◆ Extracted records

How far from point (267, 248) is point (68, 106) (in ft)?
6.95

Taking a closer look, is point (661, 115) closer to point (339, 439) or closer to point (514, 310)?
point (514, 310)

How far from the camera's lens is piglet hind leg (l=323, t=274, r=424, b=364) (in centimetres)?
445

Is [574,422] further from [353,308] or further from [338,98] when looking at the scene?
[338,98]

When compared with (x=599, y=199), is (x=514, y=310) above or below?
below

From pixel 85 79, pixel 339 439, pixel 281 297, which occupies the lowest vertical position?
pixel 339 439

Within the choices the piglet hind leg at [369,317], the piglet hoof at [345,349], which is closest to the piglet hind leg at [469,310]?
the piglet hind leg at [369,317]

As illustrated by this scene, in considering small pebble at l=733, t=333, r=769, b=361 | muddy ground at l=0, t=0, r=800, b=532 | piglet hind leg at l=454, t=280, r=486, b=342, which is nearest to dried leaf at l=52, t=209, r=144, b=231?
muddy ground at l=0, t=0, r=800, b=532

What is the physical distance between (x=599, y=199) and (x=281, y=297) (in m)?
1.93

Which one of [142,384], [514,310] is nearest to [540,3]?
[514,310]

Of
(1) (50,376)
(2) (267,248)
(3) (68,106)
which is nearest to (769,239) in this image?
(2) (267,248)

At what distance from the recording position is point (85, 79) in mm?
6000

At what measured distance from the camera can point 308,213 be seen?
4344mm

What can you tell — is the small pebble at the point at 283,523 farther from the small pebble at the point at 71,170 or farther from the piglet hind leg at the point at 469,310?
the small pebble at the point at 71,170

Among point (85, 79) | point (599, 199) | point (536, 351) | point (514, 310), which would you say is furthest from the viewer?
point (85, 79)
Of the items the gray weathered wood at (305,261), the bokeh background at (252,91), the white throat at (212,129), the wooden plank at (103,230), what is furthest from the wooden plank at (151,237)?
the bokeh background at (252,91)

--

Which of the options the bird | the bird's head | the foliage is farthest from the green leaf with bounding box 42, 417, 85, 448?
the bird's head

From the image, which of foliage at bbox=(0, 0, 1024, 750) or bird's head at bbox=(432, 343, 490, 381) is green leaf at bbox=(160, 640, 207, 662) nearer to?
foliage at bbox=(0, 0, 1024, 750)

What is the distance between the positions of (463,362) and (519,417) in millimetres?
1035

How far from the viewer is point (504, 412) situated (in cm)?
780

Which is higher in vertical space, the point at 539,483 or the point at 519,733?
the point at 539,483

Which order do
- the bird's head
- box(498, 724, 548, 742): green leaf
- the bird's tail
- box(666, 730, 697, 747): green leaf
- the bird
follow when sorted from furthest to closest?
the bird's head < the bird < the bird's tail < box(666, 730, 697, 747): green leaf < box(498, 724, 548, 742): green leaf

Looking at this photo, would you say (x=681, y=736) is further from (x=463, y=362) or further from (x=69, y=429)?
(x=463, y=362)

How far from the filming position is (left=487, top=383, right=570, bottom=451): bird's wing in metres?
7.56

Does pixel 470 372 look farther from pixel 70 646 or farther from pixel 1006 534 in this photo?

==

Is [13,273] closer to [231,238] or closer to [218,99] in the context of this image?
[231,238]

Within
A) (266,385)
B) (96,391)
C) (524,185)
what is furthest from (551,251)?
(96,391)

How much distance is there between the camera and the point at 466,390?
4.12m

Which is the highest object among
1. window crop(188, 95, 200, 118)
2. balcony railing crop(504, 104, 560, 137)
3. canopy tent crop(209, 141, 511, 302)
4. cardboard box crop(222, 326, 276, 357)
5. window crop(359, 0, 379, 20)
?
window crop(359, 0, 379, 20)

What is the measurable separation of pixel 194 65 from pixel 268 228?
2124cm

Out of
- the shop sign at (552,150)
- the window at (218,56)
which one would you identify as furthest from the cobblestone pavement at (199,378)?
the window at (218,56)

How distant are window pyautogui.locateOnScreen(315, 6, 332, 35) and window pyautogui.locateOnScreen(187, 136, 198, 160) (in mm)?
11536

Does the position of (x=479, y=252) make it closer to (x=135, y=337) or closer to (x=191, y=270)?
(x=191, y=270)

◆ Your task
Return the lines of the listing from the line that contains "What is the distance" through the line that contains "Does pixel 470", both included, copied exactly and with nothing else added.

◆ Written reply
What is the distance between the positions of (463,362) and (519,417) in millimetres?
1035

How far from the viewer is point (504, 412) situated (in cm)?
780

Which is higher in vertical space, the point at 539,483 or the point at 519,733?
the point at 539,483

Which order do
- the bird's head
- box(498, 724, 548, 742): green leaf
- the bird's tail
- box(666, 730, 697, 747): green leaf
- the bird
follow when sorted from furthest to closest?
the bird's head < the bird < the bird's tail < box(666, 730, 697, 747): green leaf < box(498, 724, 548, 742): green leaf

Looking at this photo, would you say (x=681, y=736) is further from (x=463, y=362) or further from (x=69, y=429)?
(x=463, y=362)

How far from the filming position is (left=487, top=383, right=570, bottom=451): bird's wing in metres?
7.56

Does pixel 470 372 look farther from pixel 70 646 or farther from pixel 1006 534 in this photo?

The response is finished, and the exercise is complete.